[Excerpts from a spatial reasoning dataset]

** Start **

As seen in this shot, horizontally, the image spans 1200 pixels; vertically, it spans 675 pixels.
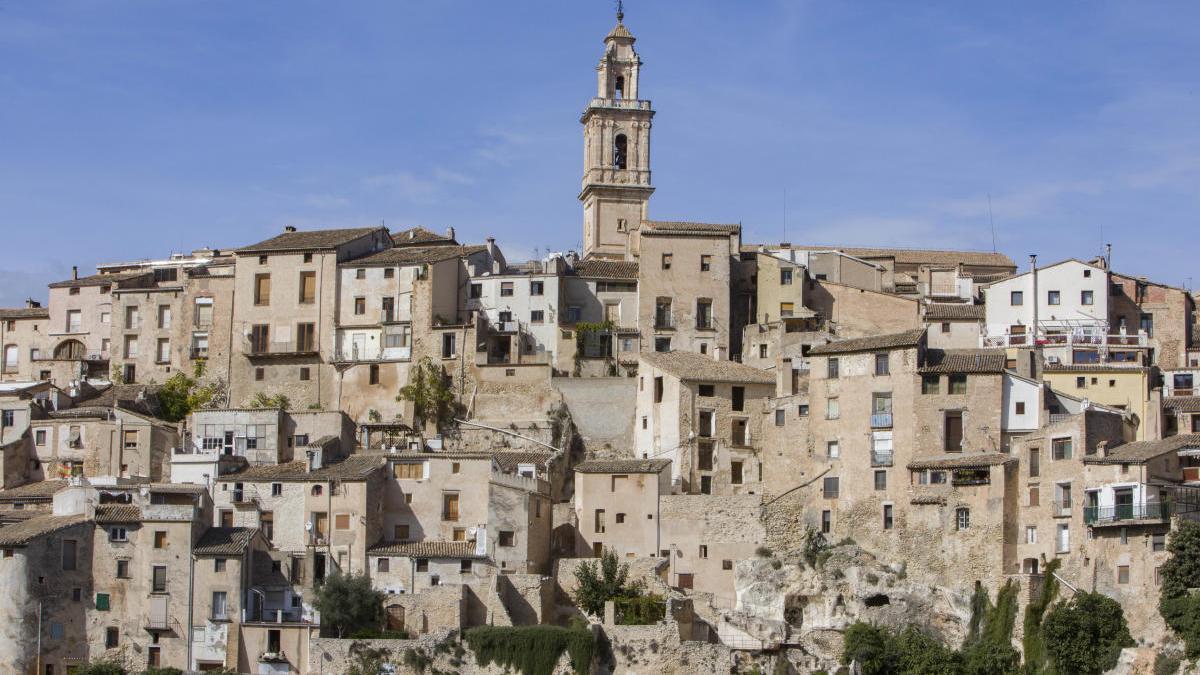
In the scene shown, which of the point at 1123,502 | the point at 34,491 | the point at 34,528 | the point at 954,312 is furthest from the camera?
the point at 954,312

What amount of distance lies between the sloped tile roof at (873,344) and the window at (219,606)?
22600mm

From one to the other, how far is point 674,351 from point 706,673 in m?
18.4

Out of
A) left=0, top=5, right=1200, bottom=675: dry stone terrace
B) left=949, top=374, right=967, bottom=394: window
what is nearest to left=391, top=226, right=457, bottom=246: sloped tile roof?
left=0, top=5, right=1200, bottom=675: dry stone terrace

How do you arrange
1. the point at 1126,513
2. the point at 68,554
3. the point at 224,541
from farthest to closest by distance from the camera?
1. the point at 224,541
2. the point at 68,554
3. the point at 1126,513

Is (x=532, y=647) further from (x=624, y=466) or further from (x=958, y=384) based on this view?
(x=958, y=384)

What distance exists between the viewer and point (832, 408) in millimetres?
69500

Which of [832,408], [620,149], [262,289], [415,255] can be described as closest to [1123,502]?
[832,408]

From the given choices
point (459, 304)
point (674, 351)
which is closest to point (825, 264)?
point (674, 351)

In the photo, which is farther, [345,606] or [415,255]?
[415,255]

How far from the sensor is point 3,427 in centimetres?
7694

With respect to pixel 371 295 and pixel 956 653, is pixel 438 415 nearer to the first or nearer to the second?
pixel 371 295

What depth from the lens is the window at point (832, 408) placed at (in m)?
69.4

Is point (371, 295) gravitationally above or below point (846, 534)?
above

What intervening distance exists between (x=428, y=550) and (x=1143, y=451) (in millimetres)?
24100
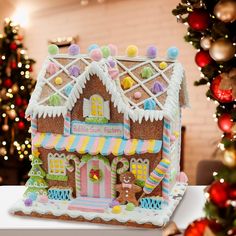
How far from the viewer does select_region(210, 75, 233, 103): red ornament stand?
1.60 m

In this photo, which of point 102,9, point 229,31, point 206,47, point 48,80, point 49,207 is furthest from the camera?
point 102,9

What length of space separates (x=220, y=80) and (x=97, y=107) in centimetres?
80

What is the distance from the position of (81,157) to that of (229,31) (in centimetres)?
110

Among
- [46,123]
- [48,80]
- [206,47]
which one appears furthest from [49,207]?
[206,47]

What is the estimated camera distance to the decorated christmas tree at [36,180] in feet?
7.70

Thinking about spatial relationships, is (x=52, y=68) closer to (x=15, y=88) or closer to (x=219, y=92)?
(x=219, y=92)

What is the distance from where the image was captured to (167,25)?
17.0ft

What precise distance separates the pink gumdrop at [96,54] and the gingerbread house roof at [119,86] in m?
0.02

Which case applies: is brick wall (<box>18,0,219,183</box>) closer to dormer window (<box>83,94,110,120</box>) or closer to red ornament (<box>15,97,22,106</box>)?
red ornament (<box>15,97,22,106</box>)

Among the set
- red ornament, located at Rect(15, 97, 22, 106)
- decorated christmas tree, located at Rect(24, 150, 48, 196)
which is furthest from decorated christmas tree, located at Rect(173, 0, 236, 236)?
red ornament, located at Rect(15, 97, 22, 106)

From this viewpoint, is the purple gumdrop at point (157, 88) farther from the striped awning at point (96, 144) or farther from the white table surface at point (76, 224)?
the white table surface at point (76, 224)

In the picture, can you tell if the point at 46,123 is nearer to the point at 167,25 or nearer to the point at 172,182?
the point at 172,182

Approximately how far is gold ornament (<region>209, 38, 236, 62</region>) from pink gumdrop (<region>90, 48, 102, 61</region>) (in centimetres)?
89

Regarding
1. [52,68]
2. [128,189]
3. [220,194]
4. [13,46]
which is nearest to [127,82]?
[52,68]
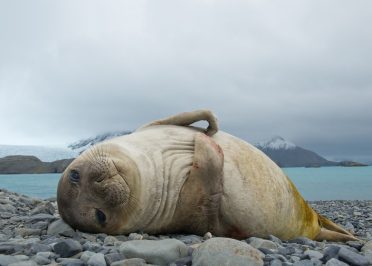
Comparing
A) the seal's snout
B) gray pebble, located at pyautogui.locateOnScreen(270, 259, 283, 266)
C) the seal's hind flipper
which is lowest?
the seal's hind flipper

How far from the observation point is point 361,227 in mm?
8500

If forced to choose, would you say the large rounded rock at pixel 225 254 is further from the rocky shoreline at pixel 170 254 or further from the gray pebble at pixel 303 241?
the gray pebble at pixel 303 241

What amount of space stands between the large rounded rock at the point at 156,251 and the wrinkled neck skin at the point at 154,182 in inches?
39.6

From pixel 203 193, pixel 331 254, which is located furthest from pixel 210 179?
pixel 331 254

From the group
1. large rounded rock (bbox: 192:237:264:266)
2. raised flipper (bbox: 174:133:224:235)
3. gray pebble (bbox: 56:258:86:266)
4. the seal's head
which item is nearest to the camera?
large rounded rock (bbox: 192:237:264:266)

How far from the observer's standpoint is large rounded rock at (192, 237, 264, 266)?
2.65 metres

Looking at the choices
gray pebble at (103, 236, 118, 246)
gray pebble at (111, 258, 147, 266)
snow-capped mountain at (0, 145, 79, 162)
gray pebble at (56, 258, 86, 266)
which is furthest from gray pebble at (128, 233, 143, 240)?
snow-capped mountain at (0, 145, 79, 162)

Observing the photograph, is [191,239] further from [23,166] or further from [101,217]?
[23,166]

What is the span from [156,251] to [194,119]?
7.32 ft

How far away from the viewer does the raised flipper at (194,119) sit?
491 centimetres

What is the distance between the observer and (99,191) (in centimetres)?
390

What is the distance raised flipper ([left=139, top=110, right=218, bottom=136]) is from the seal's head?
102cm

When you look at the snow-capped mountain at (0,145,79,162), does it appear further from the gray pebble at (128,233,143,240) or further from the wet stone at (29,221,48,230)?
the gray pebble at (128,233,143,240)

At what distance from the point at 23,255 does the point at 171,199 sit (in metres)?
1.47
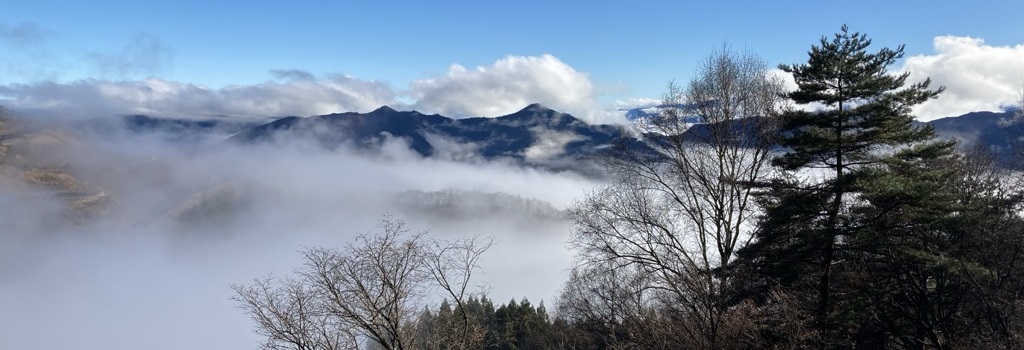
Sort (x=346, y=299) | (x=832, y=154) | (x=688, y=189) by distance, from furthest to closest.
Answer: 1. (x=832, y=154)
2. (x=688, y=189)
3. (x=346, y=299)

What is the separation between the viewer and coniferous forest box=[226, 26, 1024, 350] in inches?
410

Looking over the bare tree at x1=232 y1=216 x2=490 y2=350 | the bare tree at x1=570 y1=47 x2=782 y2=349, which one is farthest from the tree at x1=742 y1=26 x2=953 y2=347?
the bare tree at x1=232 y1=216 x2=490 y2=350

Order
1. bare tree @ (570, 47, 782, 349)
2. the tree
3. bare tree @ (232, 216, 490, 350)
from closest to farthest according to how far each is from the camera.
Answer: bare tree @ (232, 216, 490, 350), bare tree @ (570, 47, 782, 349), the tree

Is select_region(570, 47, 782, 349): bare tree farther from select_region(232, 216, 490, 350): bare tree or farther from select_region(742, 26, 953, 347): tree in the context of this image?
select_region(232, 216, 490, 350): bare tree

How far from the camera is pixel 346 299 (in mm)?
9984

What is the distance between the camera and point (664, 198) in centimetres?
1352

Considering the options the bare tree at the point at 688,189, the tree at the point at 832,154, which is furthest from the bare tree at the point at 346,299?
the tree at the point at 832,154

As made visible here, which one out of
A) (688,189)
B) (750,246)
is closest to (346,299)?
(688,189)

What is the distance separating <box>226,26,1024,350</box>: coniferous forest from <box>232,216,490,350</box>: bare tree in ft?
0.10

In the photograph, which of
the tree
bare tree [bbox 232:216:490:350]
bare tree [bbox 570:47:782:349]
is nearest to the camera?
bare tree [bbox 232:216:490:350]

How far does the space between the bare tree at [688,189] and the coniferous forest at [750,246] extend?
4 centimetres

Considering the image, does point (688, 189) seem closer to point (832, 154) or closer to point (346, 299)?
point (832, 154)

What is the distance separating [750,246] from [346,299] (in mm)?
12340

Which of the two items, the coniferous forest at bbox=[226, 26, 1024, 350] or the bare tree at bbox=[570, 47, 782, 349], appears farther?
the bare tree at bbox=[570, 47, 782, 349]
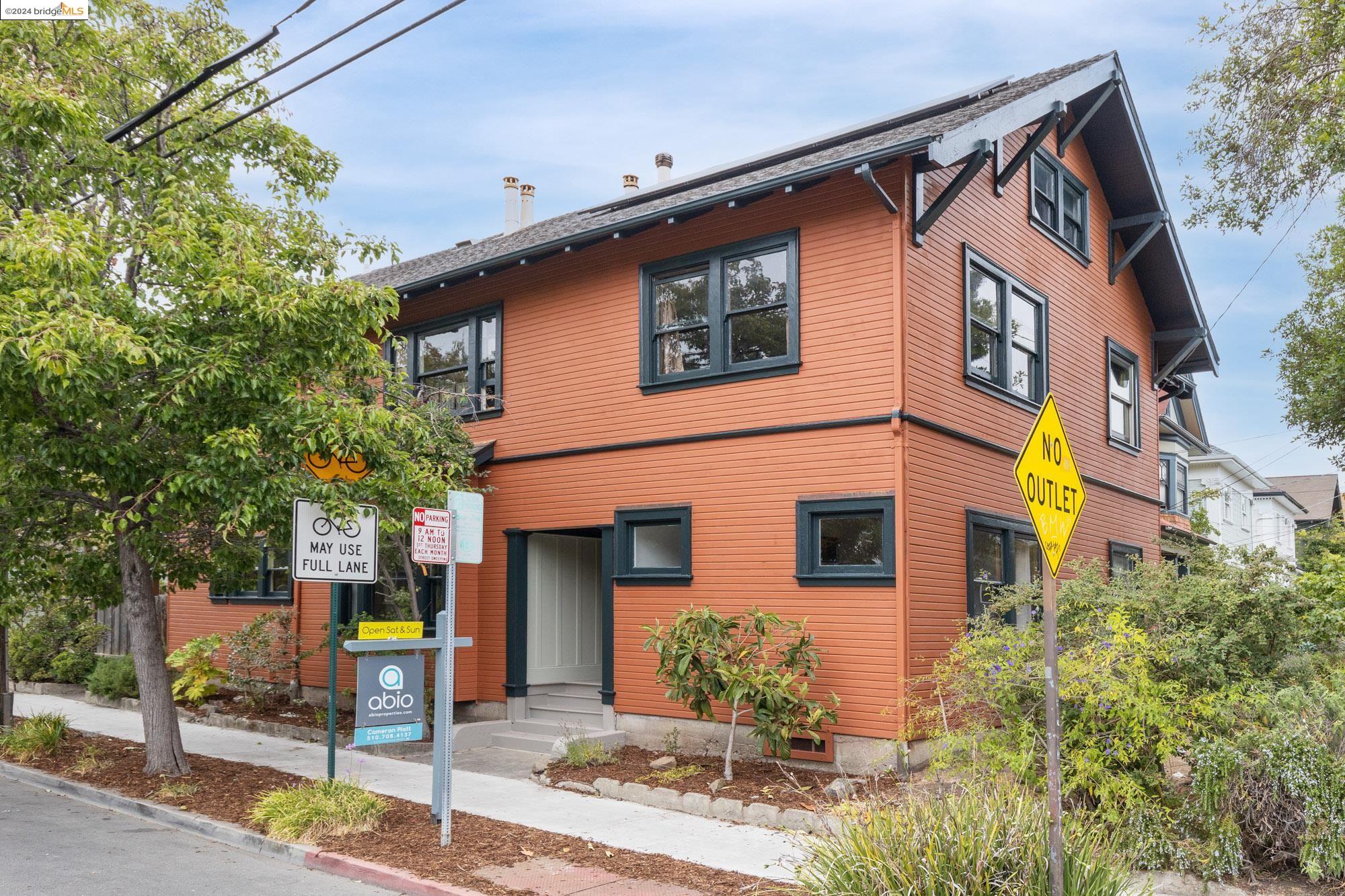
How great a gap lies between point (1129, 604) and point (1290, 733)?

** End **

## [DO THIS]
Please reproduce every one of the records above word for word, omitting the pictures.

## [RESULT]
As seen in this shot, horizontally, the image spans 1200 pixels; vertically, it spans 675 pixels.
In the scene shown, which of the point at 1123,502 | the point at 34,491 | the point at 34,528 | the point at 954,312 is furthest from the camera?
the point at 954,312

What amount of distance lies between the sloped tile roof at (873,344) and the window at (219,606)?
22600mm

From one to the other, how far is point 674,351 from point 706,673 in m?
18.4

Out of
A) left=0, top=5, right=1200, bottom=675: dry stone terrace
B) left=949, top=374, right=967, bottom=394: window
what is nearest to left=391, top=226, right=457, bottom=246: sloped tile roof?
left=0, top=5, right=1200, bottom=675: dry stone terrace

How do you arrange
1. the point at 1126,513
2. the point at 68,554
3. the point at 224,541
from farthest to closest by distance from the camera?
1. the point at 224,541
2. the point at 68,554
3. the point at 1126,513

Is (x=532, y=647) further from (x=624, y=466) or further from (x=958, y=384) based on this view?
(x=958, y=384)

What distance exists between the viewer and point (832, 408) in millimetres?
69500

Which of [832,408], [620,149], [262,289], [415,255] can be described as closest to [1123,502]?
[832,408]

From the given choices
point (459, 304)
point (674, 351)
which is closest to point (825, 264)?
point (674, 351)

In the photo, which is farther, [345,606] or [415,255]?
[415,255]

How far from the sensor is point 3,427 in centimetres?
7694

With respect to pixel 371 295 and pixel 956 653, is pixel 438 415 nearer to the first or nearer to the second?
pixel 371 295

What depth from the lens is the window at point (832, 408) placed at (in m)?
69.4

Is point (371, 295) gravitationally above or below point (846, 534)?
above

What intervening distance exists between (x=428, y=550) and (x=1143, y=451) (in millimetres)?
24100
How far from the viewer does select_region(210, 75, 233, 103): red ornament stand?
1.60 m

In this photo, which of point 102,9, point 229,31, point 206,47, point 48,80, point 49,207 is furthest from the camera?
point 102,9

What length of space separates (x=220, y=80) and (x=97, y=107) in centimetres?
80

What is the distance from the position of (81,157) to that of (229,31) (in centimetres)?
110

Among
- [46,123]
- [48,80]
- [206,47]
which one appears furthest from [49,207]?
[206,47]

What is the estimated camera distance to the decorated christmas tree at [36,180] in feet?
7.70

Thinking about spatial relationships, is (x=52, y=68) closer to (x=15, y=88) or closer to (x=219, y=92)?
(x=219, y=92)

What is the distance from where the image was captured to (167,25)?
17.0ft

What precise distance separates the pink gumdrop at [96,54] and the gingerbread house roof at [119,86] in m?
0.02

Which case applies: is brick wall (<box>18,0,219,183</box>) closer to dormer window (<box>83,94,110,120</box>) or closer to red ornament (<box>15,97,22,106</box>)?
red ornament (<box>15,97,22,106</box>)

Among the set
- red ornament, located at Rect(15, 97, 22, 106)
- decorated christmas tree, located at Rect(24, 150, 48, 196)
which is furthest from decorated christmas tree, located at Rect(173, 0, 236, 236)?
red ornament, located at Rect(15, 97, 22, 106)

From this viewpoint, is the purple gumdrop at point (157, 88) farther from the striped awning at point (96, 144) or farther from the white table surface at point (76, 224)?
the white table surface at point (76, 224)

In the picture, can you tell if the point at 46,123 is nearer to the point at 167,25 or nearer to the point at 172,182?
the point at 172,182

Approximately how far is gold ornament (<region>209, 38, 236, 62</region>) from pink gumdrop (<region>90, 48, 102, 61</region>) (in centimetres)?
89

Regarding
1. [52,68]
2. [128,189]
3. [220,194]
4. [13,46]
which is nearest to [127,82]?
[52,68]
Comparing
A) the seal's snout
B) gray pebble, located at pyautogui.locateOnScreen(270, 259, 283, 266)
C) the seal's hind flipper
which is lowest?
the seal's hind flipper

How far from the observation point is point 361,227 in mm?
8500

If forced to choose, would you say the large rounded rock at pixel 225 254 is further from the rocky shoreline at pixel 170 254 or further from the gray pebble at pixel 303 241?
the gray pebble at pixel 303 241

What amount of space stands between the large rounded rock at the point at 156,251 and the wrinkled neck skin at the point at 154,182 in inches?
39.6

From pixel 203 193, pixel 331 254, which is located furthest from pixel 210 179?
pixel 331 254

From the group
1. large rounded rock (bbox: 192:237:264:266)
2. raised flipper (bbox: 174:133:224:235)
3. gray pebble (bbox: 56:258:86:266)
4. the seal's head
which item is nearest to the camera?
large rounded rock (bbox: 192:237:264:266)

How far from the observer's standpoint is large rounded rock at (192, 237, 264, 266)?
2.65 metres

Looking at the choices
gray pebble at (103, 236, 118, 246)
gray pebble at (111, 258, 147, 266)
snow-capped mountain at (0, 145, 79, 162)
gray pebble at (56, 258, 86, 266)
which is furthest from gray pebble at (128, 233, 143, 240)?
snow-capped mountain at (0, 145, 79, 162)

Observing the photograph, is [191,239] further from [23,166] or further from [101,217]?
[23,166]

What is the span from [156,251] to [194,119]?
7.32 ft

How far away from the viewer does the raised flipper at (194,119) sit?
491 centimetres

What is the distance between the observer and (99,191) (in centimetres)?
390

What is the distance raised flipper ([left=139, top=110, right=218, bottom=136]) is from the seal's head?
102cm

When you look at the snow-capped mountain at (0,145,79,162), does it appear further from the gray pebble at (128,233,143,240) or further from the wet stone at (29,221,48,230)?
the gray pebble at (128,233,143,240)

At what distance from the point at 23,255 does the point at 171,199 sit (in metres)?
1.47
Sort (x=346, y=299) | (x=832, y=154) | (x=688, y=189) by distance, from furthest to closest.
Answer: 1. (x=832, y=154)
2. (x=688, y=189)
3. (x=346, y=299)

What is the separation between the viewer and coniferous forest box=[226, 26, 1024, 350] in inches?
410

Looking over the bare tree at x1=232 y1=216 x2=490 y2=350 | the bare tree at x1=570 y1=47 x2=782 y2=349, which one is farthest from the tree at x1=742 y1=26 x2=953 y2=347?
the bare tree at x1=232 y1=216 x2=490 y2=350

Order
1. bare tree @ (570, 47, 782, 349)
2. the tree
3. bare tree @ (232, 216, 490, 350)
from closest to farthest according to how far each is from the camera.
Answer: bare tree @ (232, 216, 490, 350), bare tree @ (570, 47, 782, 349), the tree

Is select_region(570, 47, 782, 349): bare tree farther from select_region(232, 216, 490, 350): bare tree or farther from select_region(742, 26, 953, 347): tree in the context of this image?
select_region(232, 216, 490, 350): bare tree

How far from the camera is pixel 346 299 (in mm)?
9984

What is the distance between the camera and point (664, 198) in centimetres?
1352

Considering the options the bare tree at the point at 688,189, the tree at the point at 832,154, which is furthest from the bare tree at the point at 346,299?
the tree at the point at 832,154

As made visible here, which one out of
A) (688,189)
B) (750,246)
is closest to (346,299)?
(688,189)

What is the distance separating <box>226,26,1024,350</box>: coniferous forest from <box>232,216,490,350</box>: bare tree in ft?
0.10

In the photograph, which of
the tree
bare tree [bbox 232:216:490:350]
bare tree [bbox 570:47:782:349]
is nearest to the camera?
bare tree [bbox 232:216:490:350]

How far does the space between the bare tree at [688,189] and the coniferous forest at [750,246] extend?
4 centimetres

Considering the image, does point (688, 189) seem closer to point (832, 154) or closer to point (346, 299)?
point (832, 154)

What is the distance separating [750,246] from [346,299] (in mm)?
12340

Which of the two items, the coniferous forest at bbox=[226, 26, 1024, 350] or the bare tree at bbox=[570, 47, 782, 349], appears farther?
the bare tree at bbox=[570, 47, 782, 349]
How great a gap lies between point (1129, 604) and point (1290, 733)?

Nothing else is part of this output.